I tried to think of something I have done worst then this and I've done some really stupid shit but this might top the list.

This is 100% Void mode.

If you want to follow my training, this week went as...
Sunday - Chest and Shoulders
Monday - Off
Tuesday - Arms
Wednesday - Legs
Thursday - Shoulders
Friday -  Arms
Saturday - Back

 

 

This was the leg session.

Seated Leg Curls:
* 3 warm up sets of 10
* 1 work set of 23 with 30 partials

Yoke Bar High Box Squats
* 7-8 warm up sets working up to 4 quarters per side for 4 singles, 3 sets of 3, and 2 sets of 10, then a few more singles.

- I did the "few more sets of singles" as I needed help with my "stupid shit set" and was waiting for others to get done with their dynamic bench work. I knew spotting me was going to fuck their sets and reps up so I just did more warm up sets until they were done.

 

 

* STUPID SHIT SET - went back down to a quarter per side and did what you see in the video.  This is not recommended, highly doubtful it will make you bigger or stronger but is part of the stupid shit I do from time to time. I either come up with - or in this case - someone else comes up with some stupid idea about something I am not sure I would be able to do. Then I think about it for days and if it is a fucked up enough idea I have to find out if I can do it or not. If I do decided to then I modify it to lessen the chance of me breaking something or popping my hip out.

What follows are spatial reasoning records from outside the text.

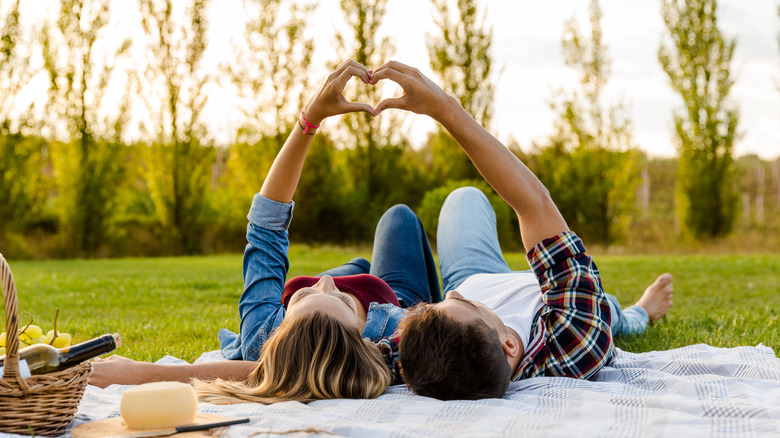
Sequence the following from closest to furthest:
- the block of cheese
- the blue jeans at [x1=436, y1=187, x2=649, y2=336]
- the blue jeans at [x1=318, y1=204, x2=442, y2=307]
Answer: the block of cheese, the blue jeans at [x1=318, y1=204, x2=442, y2=307], the blue jeans at [x1=436, y1=187, x2=649, y2=336]

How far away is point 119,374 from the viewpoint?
2752 mm

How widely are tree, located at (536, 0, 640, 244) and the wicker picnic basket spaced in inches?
666

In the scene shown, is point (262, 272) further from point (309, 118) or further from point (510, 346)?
point (510, 346)

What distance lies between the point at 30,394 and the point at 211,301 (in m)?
5.15

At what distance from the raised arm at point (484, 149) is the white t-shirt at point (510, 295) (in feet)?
1.16

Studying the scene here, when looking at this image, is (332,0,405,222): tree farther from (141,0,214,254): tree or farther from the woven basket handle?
the woven basket handle

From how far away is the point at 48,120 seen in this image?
49.7ft

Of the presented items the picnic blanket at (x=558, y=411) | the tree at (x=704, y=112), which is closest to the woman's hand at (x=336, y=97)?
the picnic blanket at (x=558, y=411)

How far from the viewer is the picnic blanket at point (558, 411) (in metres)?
1.92

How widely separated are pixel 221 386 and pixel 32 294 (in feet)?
20.3

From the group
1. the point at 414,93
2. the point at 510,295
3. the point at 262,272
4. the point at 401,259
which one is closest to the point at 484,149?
the point at 414,93

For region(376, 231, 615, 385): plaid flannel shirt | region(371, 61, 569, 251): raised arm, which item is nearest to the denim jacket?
region(376, 231, 615, 385): plaid flannel shirt

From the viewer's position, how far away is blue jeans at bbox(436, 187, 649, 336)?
13.5ft

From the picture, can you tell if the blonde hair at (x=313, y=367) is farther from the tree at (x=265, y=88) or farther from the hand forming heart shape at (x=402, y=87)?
the tree at (x=265, y=88)
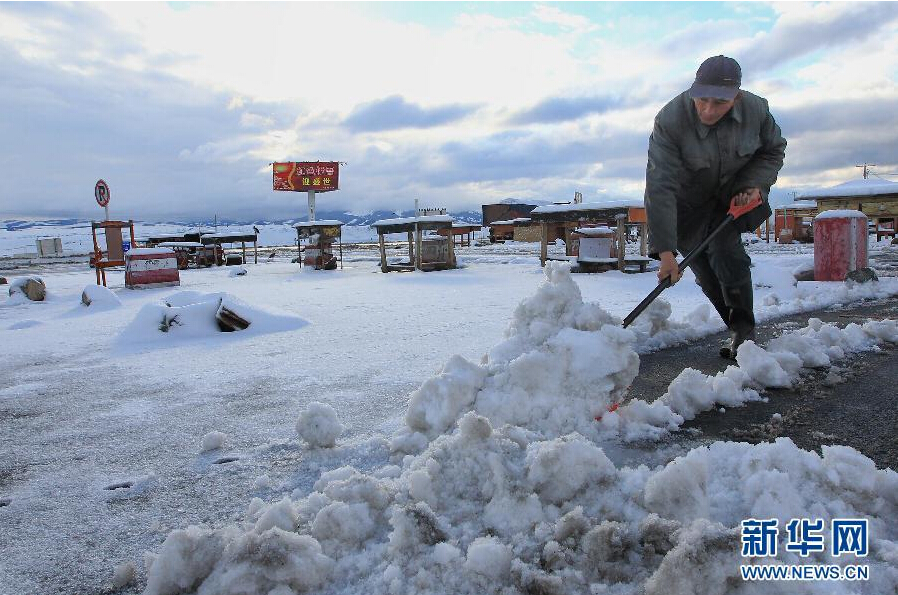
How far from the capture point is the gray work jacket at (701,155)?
296 centimetres

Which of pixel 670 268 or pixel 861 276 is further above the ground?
pixel 670 268

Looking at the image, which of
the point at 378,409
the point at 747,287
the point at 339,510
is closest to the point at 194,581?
the point at 339,510

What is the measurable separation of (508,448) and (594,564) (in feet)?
1.56

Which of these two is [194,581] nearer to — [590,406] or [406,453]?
[406,453]

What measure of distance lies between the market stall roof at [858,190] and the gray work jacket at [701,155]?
16724mm

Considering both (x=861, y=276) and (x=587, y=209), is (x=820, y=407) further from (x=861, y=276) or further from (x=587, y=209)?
(x=587, y=209)

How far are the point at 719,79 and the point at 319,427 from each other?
2485 millimetres

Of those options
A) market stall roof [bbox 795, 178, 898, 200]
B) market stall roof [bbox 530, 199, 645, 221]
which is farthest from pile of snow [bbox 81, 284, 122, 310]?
market stall roof [bbox 795, 178, 898, 200]

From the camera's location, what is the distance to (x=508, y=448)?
170 cm

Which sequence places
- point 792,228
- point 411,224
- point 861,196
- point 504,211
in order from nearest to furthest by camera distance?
point 411,224
point 861,196
point 792,228
point 504,211

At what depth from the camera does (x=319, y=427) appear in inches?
83.2

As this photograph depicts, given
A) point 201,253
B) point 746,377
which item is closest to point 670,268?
point 746,377

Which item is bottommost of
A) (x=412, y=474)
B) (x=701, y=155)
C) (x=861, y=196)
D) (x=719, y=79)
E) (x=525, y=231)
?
(x=412, y=474)

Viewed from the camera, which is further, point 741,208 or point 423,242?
point 423,242
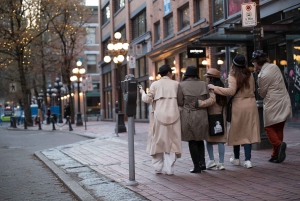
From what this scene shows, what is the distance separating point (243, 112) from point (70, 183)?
311 centimetres

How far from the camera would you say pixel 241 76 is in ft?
26.3

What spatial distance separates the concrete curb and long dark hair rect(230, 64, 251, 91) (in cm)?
314

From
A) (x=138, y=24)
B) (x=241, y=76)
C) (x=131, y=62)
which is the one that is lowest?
(x=241, y=76)

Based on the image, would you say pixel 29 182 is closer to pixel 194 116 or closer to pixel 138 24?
pixel 194 116

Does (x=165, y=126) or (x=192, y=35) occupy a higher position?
(x=192, y=35)

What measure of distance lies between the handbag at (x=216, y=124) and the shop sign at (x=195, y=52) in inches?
543

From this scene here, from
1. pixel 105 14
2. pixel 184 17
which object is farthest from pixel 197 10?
pixel 105 14

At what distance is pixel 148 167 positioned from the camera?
894 centimetres

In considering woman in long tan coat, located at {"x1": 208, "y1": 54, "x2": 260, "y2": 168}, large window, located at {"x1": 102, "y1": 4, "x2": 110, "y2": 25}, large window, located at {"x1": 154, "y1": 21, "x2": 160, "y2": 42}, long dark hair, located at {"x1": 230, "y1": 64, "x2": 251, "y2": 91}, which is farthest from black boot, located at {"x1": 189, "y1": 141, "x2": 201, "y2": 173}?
large window, located at {"x1": 102, "y1": 4, "x2": 110, "y2": 25}

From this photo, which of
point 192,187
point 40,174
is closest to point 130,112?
point 192,187

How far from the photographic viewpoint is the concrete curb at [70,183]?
6454 millimetres

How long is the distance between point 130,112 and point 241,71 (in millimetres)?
2197

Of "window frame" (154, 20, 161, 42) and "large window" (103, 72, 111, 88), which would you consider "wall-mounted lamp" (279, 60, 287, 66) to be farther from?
"large window" (103, 72, 111, 88)

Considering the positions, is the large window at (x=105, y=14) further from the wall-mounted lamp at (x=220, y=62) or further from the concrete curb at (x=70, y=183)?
the concrete curb at (x=70, y=183)
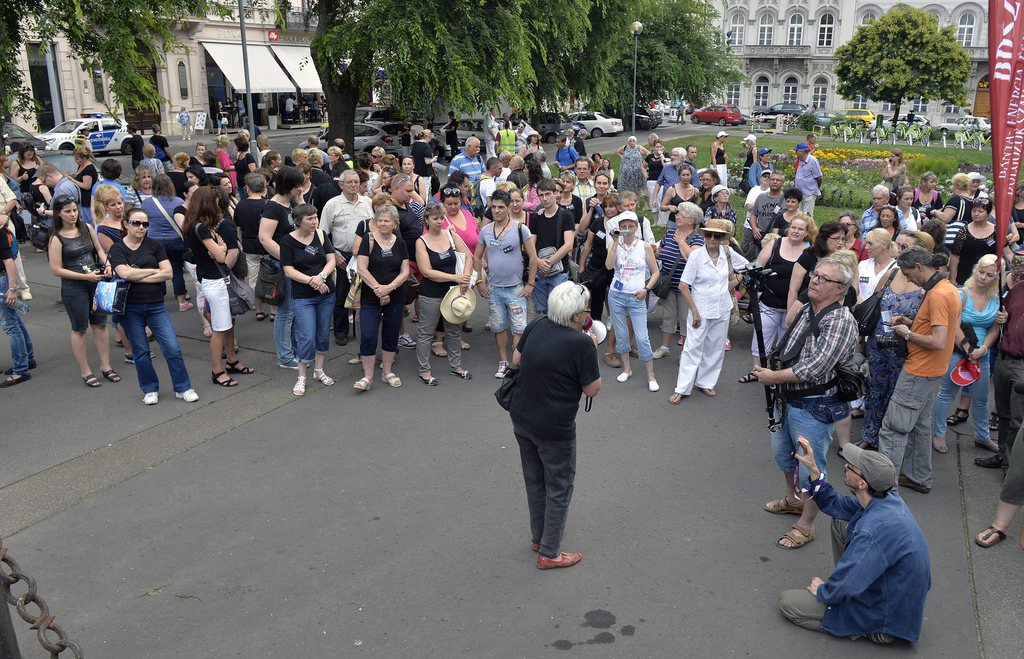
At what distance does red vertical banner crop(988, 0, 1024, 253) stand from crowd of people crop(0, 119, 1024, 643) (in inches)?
21.8

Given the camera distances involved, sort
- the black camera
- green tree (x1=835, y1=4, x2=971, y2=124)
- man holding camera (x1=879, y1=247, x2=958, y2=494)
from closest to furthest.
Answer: man holding camera (x1=879, y1=247, x2=958, y2=494)
the black camera
green tree (x1=835, y1=4, x2=971, y2=124)

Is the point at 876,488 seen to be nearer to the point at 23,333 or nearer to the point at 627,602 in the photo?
the point at 627,602

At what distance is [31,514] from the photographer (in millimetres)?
5574

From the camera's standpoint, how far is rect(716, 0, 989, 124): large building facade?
6456cm

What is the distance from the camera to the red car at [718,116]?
5294 cm

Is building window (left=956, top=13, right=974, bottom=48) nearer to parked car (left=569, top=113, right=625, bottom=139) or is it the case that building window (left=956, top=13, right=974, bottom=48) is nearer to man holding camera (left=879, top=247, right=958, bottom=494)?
parked car (left=569, top=113, right=625, bottom=139)

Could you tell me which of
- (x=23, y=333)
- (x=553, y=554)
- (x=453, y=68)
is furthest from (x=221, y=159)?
(x=553, y=554)

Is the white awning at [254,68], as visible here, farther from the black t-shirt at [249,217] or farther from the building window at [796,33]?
the building window at [796,33]

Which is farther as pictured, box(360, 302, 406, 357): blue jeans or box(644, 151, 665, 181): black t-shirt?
box(644, 151, 665, 181): black t-shirt

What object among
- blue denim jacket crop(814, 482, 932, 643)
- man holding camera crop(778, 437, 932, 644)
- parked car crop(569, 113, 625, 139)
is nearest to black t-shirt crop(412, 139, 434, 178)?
man holding camera crop(778, 437, 932, 644)

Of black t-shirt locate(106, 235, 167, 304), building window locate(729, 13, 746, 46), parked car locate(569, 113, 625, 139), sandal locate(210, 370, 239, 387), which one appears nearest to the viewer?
black t-shirt locate(106, 235, 167, 304)

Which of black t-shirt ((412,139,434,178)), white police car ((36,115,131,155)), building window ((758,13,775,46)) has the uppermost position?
building window ((758,13,775,46))

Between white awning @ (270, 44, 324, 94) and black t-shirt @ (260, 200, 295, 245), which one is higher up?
white awning @ (270, 44, 324, 94)

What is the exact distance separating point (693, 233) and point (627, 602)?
4711mm
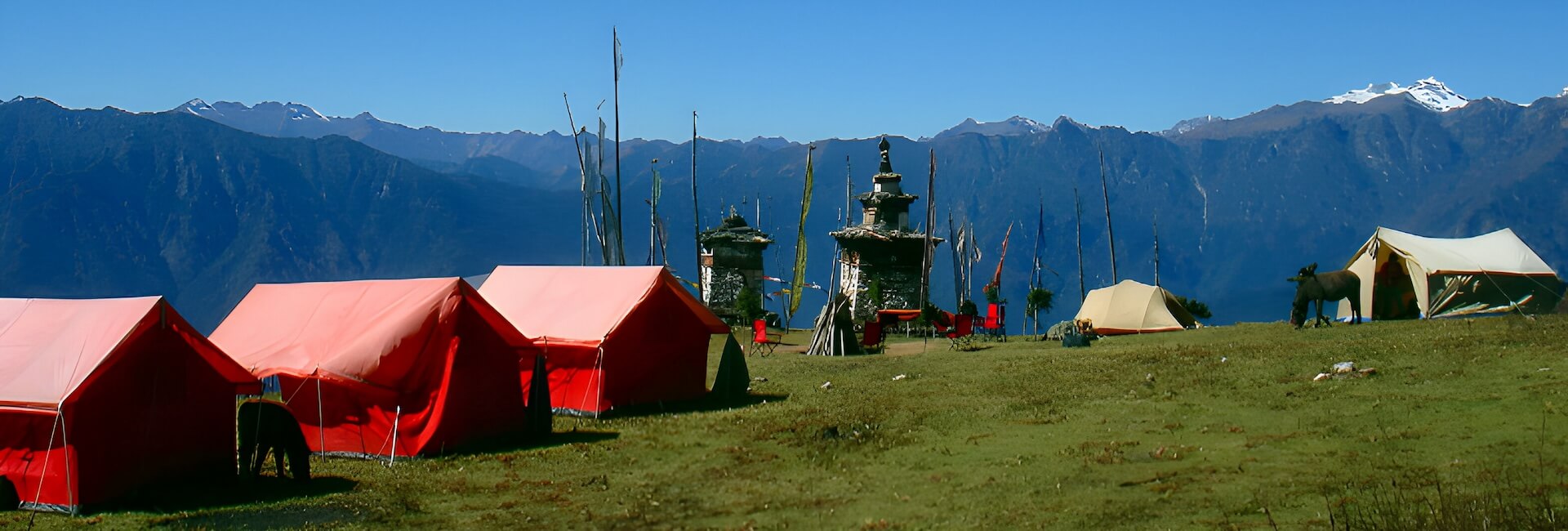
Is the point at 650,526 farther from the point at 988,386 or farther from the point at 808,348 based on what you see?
the point at 808,348

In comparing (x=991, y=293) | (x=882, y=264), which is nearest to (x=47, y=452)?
(x=882, y=264)

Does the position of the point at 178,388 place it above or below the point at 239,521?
above

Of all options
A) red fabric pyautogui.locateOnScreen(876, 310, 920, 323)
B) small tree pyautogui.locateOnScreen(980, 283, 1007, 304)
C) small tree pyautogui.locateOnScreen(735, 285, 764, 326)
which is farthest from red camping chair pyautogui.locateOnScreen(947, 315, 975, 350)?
small tree pyautogui.locateOnScreen(735, 285, 764, 326)

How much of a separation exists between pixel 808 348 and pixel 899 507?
83.8 feet

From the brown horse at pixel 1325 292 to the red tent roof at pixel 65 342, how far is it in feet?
90.5

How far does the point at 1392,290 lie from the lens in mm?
38250

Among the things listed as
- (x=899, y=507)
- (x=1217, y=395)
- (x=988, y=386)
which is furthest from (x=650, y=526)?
(x=988, y=386)

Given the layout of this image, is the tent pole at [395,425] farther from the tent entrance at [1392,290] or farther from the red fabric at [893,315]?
the tent entrance at [1392,290]

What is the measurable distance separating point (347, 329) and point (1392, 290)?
31.1m

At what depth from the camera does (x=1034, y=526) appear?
1244 centimetres

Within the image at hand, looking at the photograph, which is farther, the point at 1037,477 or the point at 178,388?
the point at 178,388

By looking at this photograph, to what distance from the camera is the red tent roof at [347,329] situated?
757 inches

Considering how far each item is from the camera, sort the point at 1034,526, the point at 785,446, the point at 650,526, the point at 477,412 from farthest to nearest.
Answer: the point at 477,412, the point at 785,446, the point at 650,526, the point at 1034,526

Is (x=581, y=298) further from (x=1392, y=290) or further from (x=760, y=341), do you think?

This idea came to me as starting with 10 quarters per side for 5 and working down a quarter (5 reps each) and then back up to 10 plates again all for 5 reps. I liked the challenge of this but hated the risk with it set up like this.  Doing it this way, with a replaced hip and a second one that is trashed, would mean when I get back up to the top weight 565 for 5 it will be after doing 95 reps. I do some stupid shit but these is a line. Hitting a heavy 5 after 95 reps crossing the line from stupid shit - very high risk.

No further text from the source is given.